Duruşma hakimi kıdemli albay Turgay Çağlar, duruşmaya gelmeyen 4 tanık erin dinlenip dinlenmeyeceği konusunda tarafların görüşlerini sordu. Müdahil Fatih Fenkli, "Avukatım bile baskı altında kalıp davadan çekiliyorsa, bu tanıkların dinlenmesinde de bir mantık yok" diye konuştu.
Sanıkların avukatlarıysa tanıkların dinlenilmesini istediler. Daha sonra söz alan sanık İsmet Yetkin, avukat Karabulutu tehdit ettikleri yönündeki iddiaları reddetti. Bu sırada müdahil Fenkli ile Yetkin arasında tartışma yaşandı.
Tartışmaya müdahale eden hakim Çağlar, görevlilerden de duruşma çıkışında güvenlik tedbiri alınmasını istedi.

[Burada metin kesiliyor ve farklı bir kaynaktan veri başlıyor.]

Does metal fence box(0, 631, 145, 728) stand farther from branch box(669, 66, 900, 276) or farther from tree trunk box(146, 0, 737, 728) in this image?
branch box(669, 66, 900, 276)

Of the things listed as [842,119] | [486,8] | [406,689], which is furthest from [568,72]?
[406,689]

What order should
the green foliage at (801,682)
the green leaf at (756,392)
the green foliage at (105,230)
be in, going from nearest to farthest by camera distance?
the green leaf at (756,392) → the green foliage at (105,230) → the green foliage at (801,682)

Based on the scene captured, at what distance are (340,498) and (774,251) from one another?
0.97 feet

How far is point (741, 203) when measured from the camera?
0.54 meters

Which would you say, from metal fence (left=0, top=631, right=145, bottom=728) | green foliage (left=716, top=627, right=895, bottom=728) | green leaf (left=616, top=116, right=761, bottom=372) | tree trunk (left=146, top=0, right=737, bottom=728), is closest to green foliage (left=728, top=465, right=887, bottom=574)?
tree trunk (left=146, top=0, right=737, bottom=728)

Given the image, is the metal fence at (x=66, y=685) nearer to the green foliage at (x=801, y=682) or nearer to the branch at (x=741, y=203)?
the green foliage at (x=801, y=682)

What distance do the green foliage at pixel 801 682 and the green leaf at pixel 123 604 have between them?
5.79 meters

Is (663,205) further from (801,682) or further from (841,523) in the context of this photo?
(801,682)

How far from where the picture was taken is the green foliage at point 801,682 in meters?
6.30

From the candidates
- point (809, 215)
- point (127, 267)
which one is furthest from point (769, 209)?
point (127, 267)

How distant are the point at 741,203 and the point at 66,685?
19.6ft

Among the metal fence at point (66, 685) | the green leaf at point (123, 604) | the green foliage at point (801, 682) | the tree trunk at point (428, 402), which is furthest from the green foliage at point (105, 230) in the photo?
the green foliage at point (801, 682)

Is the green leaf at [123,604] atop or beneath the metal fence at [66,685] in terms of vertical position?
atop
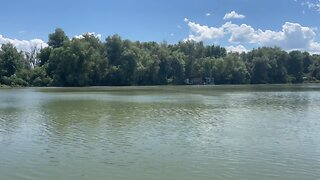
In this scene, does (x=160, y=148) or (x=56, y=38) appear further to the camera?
(x=56, y=38)

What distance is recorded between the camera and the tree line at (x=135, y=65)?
113750 millimetres

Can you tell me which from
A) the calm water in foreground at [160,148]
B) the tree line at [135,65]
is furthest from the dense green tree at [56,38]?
the calm water in foreground at [160,148]

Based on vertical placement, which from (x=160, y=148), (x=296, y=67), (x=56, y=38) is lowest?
(x=160, y=148)

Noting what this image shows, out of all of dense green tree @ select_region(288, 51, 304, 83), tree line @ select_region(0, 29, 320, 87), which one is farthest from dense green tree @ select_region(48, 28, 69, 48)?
dense green tree @ select_region(288, 51, 304, 83)

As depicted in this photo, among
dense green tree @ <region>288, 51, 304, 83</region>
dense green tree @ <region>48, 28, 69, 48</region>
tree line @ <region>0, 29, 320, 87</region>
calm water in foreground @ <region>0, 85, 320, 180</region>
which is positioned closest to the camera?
calm water in foreground @ <region>0, 85, 320, 180</region>

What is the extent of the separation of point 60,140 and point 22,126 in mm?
6317

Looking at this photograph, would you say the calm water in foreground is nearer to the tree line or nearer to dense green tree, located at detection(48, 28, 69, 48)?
the tree line

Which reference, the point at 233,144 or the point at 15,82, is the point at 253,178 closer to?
the point at 233,144

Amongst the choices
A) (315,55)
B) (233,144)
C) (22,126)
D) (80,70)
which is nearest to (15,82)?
(80,70)

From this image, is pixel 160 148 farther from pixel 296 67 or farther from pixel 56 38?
pixel 296 67

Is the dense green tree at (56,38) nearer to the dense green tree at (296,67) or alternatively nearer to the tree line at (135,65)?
the tree line at (135,65)

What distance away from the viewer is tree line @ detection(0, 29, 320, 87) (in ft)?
373

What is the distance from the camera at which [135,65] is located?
395 ft

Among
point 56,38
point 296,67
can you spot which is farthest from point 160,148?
point 296,67
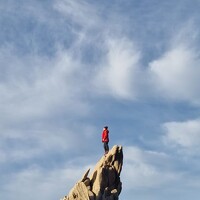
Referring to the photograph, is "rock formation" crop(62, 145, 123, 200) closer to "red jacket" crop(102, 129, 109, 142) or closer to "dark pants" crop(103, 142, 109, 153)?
"dark pants" crop(103, 142, 109, 153)

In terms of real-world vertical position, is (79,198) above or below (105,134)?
below

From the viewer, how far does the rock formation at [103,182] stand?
78.2m

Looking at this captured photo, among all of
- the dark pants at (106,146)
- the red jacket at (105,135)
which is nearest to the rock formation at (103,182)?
the dark pants at (106,146)

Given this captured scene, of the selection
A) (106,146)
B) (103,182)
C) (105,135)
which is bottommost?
(103,182)

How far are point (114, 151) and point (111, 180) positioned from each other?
154 inches

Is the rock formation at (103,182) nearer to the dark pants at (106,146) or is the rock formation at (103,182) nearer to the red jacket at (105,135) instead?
the dark pants at (106,146)

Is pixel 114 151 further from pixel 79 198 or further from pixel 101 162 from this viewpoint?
pixel 79 198

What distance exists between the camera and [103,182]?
258ft

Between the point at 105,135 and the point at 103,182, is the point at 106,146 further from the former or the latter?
the point at 103,182

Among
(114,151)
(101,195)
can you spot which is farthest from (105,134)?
(101,195)

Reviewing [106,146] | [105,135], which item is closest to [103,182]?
[106,146]

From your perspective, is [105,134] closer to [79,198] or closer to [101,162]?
[101,162]

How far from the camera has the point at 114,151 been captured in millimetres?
80188

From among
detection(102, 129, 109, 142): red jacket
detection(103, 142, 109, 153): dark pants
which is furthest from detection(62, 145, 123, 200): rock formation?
detection(102, 129, 109, 142): red jacket
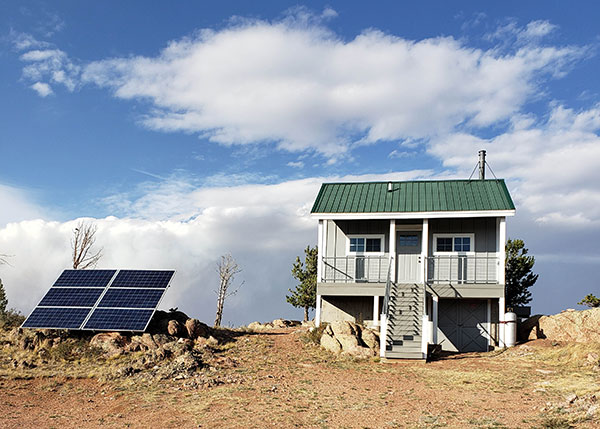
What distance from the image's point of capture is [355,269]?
26156 mm

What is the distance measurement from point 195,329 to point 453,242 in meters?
12.4

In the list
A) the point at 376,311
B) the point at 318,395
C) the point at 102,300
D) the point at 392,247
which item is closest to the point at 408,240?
the point at 392,247

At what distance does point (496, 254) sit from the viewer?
2508cm

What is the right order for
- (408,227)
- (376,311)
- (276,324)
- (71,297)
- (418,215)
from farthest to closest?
(276,324) < (408,227) < (418,215) < (376,311) < (71,297)

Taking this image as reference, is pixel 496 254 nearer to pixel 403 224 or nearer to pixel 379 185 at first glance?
pixel 403 224

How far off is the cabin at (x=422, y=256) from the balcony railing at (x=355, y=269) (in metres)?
0.05

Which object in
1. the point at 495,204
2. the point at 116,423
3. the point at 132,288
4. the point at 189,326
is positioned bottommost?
the point at 116,423

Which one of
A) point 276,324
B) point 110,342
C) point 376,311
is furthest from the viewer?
point 276,324

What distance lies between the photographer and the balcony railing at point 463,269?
2494cm

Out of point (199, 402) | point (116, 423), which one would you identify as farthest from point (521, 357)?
point (116, 423)

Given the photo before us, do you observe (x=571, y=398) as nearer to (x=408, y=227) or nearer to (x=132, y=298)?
(x=408, y=227)

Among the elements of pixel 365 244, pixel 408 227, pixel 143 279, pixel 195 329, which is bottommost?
pixel 195 329

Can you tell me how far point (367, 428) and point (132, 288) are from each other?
534 inches

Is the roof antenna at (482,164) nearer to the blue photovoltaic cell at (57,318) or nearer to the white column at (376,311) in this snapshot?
the white column at (376,311)
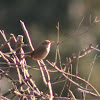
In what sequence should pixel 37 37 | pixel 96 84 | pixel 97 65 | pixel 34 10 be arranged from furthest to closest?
1. pixel 34 10
2. pixel 37 37
3. pixel 97 65
4. pixel 96 84

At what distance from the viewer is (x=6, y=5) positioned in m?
20.2

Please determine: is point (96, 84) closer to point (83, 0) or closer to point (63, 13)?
point (63, 13)

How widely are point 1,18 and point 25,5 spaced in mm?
1762

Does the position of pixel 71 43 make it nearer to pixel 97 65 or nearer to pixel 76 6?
pixel 97 65

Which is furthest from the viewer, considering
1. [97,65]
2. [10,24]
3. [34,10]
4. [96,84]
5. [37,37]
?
[34,10]

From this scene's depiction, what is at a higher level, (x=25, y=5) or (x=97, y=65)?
(x=25, y=5)

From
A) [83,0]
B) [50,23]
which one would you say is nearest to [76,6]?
[83,0]

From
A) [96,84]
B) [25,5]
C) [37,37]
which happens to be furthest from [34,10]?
[96,84]

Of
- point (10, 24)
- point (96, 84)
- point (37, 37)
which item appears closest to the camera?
point (96, 84)

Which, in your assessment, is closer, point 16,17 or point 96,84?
point 96,84

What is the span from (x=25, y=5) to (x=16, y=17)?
1422mm

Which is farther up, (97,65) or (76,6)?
(76,6)

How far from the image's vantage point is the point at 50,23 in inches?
713

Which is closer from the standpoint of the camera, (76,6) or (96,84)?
(96,84)
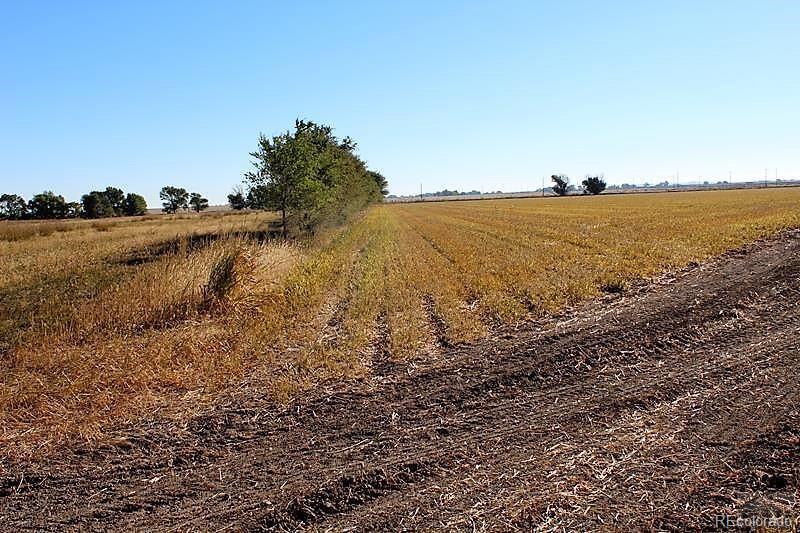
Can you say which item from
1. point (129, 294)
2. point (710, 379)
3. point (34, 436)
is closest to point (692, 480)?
point (710, 379)

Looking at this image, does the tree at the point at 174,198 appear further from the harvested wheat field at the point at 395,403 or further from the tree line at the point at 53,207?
the harvested wheat field at the point at 395,403

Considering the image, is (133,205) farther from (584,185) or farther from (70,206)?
(584,185)

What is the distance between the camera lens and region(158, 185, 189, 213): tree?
393ft

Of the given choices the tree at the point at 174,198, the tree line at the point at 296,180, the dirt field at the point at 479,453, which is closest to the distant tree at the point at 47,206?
the tree at the point at 174,198

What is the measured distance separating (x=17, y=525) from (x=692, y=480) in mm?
4960

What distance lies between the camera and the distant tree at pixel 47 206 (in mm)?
85375

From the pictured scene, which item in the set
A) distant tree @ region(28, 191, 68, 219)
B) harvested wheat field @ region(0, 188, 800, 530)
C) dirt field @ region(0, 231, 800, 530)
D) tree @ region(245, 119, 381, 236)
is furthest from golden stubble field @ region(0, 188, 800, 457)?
distant tree @ region(28, 191, 68, 219)

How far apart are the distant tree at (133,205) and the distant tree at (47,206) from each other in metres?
15.9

Duruşma, eksikliklerin giderilmesi ve bazı kişilerin tanık olarak dinlenip dinlenilmeyeceklerinin daha sonra karara bağlanması için 2 Mart 2006 tarihine ertelendi.
İddianamede, dönemin Tugay Komutanı Tümgeneral Emin Ünalın "kastı aşan müessir fiil" suçundan Askeri Ceza Kanununun (ACK) 117. maddesi uyarınca 2 yıla kadar hapsi isteniyor.
Kurmay Albay Recai Elmas, Merkez Komutanı Yüzbaşı Nahit Balcı ve Uzman Çavuş İlhan Önal için de ACKnın 117. maddesine göre 2şer yıla kadar, Bölük Komutanı Yüzbaşı İsmet Yetkin içinse suçu kasten işlediği iddiasıyla 10 yıla kadar hapis cezası talep ediliyor.